• Gestellte Aufgabe A
Beantworte anhand des Textes über die Opposition kurz diese Fragen:
(i) Wovon träumt die SPD?
(ii) Warum verlieren die Grünen und die Linkspartei an Zustimmung?
(iii) Was könnten die Sozialdemokraten 2013 in einer großen Koalition werden?
• Gestellte Aufgabe B
Schreib aus dem Text über die Opposition die Stelle zwischen „Nein, grundsätzlich ist“ und „war als Wandel.“ einschließlich wortgetreu ab.

• Vorliegender Text
So ganz anders erscheinen dagegen die Piraten: neu, jugendlich, unverbraucht, sogar ein bisschen rebellisch. Der Wähler beginnt sie gerade zu schätzen als Protestpartei, rascher als gedacht steigt sie auf in den Umfragehimmel. Doch Protestierer wollen sie nicht sein. Offenheit, neue Formen der Parteiarbeit – hey, ihr anderen, da lässt sich etwas abschauen! Aber schon wendet sich die politische Unerfahrenheit der Internet-Aktivisten ins Manko. Auch bei den Piraten okkupieren Spinner Terrain, bloß meist nicht im muffigen Hinterzimmer einer Kneipe, sondern mit hingepöbelten Twitter-Botschaften. Die Grünen und die Linkspartei verlieren an Zustimmung, weil sie als zu etabliert gelten. Während sich die Piraten ohne Gesichter und konsistentes Programm mutmaßlich nicht dauerhaft etablieren können.

Was heißt das für die größte Oppositionspartei, die SPD? Das wäre mal was, wenn die das selbst wüsste. Sie träumt von einer eigenständigen rot-grünen Mehrheit. Mit Sigmar Gabriel beharrt auch Claudia Roth darauf, wider alle jüngsten Wählerwanderungen. Wer bei Sozialdemokraten oder Grünen über dieses schwerlich mehrheitsfähige Option hinausdenkt und nach inhaltlichen Anknüpfungspunkten zum Beispiel bei der Linkspartei sucht, gerät in die Sektiererecke. Lieber sollen die Linken nach und nach wieder aus den West-Länderparlamenten gedrängt und die Piraten rechtzeitig vor der Bundestagswahl unter fünf Prozent gedrückt werden.

Nein, grundsätzlich ist Opposition nicht Mist. Aber die Opposition macht Mist, weil sie gerade die Chance auf mehr Gestaltungsspielraum verspielt. Sie sammelt Ausreden – siehe Lafontaine –, um nach einem gemeinsamen Nenner nicht suchen zu müssen. Der Pakt zwischen SPD und Grünen hält gerade noch. Wenn die Sozialdemokraten 2013 Juniorpartner werden in einer großen Koalition, werden vier mehr oder weniger linke Parteien erklären müssen, warum sie es gemeinsam vermasselt haben und Ausgrenzung ihnen wichtiger war als Wandel.

Quelldatensätze
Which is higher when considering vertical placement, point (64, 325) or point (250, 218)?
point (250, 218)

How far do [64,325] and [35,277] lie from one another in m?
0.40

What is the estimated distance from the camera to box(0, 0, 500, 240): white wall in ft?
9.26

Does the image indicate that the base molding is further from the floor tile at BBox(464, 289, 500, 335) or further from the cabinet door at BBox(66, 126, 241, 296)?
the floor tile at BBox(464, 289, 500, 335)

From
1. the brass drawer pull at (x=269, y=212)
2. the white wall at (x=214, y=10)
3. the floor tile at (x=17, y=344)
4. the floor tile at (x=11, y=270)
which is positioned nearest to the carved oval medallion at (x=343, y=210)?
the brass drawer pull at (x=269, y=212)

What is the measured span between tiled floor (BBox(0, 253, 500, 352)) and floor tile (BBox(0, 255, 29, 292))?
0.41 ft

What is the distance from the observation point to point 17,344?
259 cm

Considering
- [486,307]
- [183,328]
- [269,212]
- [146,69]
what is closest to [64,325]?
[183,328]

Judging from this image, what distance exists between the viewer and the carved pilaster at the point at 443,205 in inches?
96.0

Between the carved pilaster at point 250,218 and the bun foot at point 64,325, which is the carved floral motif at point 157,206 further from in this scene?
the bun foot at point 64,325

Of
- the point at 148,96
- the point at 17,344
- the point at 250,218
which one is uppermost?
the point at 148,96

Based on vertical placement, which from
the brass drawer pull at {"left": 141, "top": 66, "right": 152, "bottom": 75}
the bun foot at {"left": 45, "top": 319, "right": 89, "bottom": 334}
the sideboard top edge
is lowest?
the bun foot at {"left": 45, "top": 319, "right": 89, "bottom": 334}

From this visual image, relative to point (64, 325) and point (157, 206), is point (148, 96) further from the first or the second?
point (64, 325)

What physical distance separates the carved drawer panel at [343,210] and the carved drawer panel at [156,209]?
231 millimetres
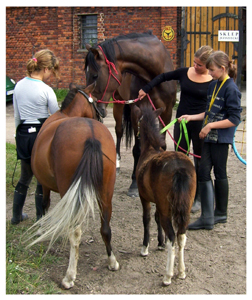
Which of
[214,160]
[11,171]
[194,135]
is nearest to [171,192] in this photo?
[214,160]

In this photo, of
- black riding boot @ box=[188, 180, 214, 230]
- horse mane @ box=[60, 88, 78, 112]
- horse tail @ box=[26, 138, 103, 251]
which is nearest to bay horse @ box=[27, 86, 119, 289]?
horse tail @ box=[26, 138, 103, 251]

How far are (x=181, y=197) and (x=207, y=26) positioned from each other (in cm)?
1204

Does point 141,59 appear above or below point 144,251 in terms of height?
above

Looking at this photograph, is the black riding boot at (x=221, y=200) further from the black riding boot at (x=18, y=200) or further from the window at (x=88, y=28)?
the window at (x=88, y=28)

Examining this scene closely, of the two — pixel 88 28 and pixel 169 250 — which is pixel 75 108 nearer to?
pixel 169 250

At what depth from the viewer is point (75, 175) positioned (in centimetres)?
286

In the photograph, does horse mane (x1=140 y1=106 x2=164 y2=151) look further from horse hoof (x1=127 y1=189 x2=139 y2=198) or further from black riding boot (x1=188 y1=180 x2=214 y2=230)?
horse hoof (x1=127 y1=189 x2=139 y2=198)

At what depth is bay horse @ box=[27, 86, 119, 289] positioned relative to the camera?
111 inches

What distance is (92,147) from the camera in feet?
9.55

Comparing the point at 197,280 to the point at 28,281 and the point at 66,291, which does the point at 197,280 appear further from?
the point at 28,281

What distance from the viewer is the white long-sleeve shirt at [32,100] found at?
3898mm

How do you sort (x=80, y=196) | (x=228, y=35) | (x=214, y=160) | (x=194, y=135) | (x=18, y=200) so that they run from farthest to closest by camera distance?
(x=228, y=35)
(x=194, y=135)
(x=18, y=200)
(x=214, y=160)
(x=80, y=196)

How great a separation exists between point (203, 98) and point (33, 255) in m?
2.75

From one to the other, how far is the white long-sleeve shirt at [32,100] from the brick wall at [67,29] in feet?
34.2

• Ausgearbeitete Antwort A
(i) Von einer eigenständigen rot-grünen Mehrheit.
(ii) Weil sie als zu etabliert gelten.
(iii) Juniorpartner.

• Ausgearbeitete Antwort B
Nein, grundsätzlich ist Opposition nicht Mist. Aber die Opposition macht Mist, weil sie gerade die Chance auf mehr Gestaltungsspielraum verspielt. Sie sammelt Ausreden – siehe Lafontaine –, um nach einem gemeinsamen Nenner nicht suchen zu müssen. Der Pakt zwischen SPD und Grünen hält gerade noch. Wenn die Sozialdemokraten 2013 Juniorpartner werden in einer großen Koalition, werden vier mehr oder weniger linke Parteien erklären müssen, warum sie es gemeinsam vermasselt haben und Ausgrenzung ihnen wichtiger war als Wandel.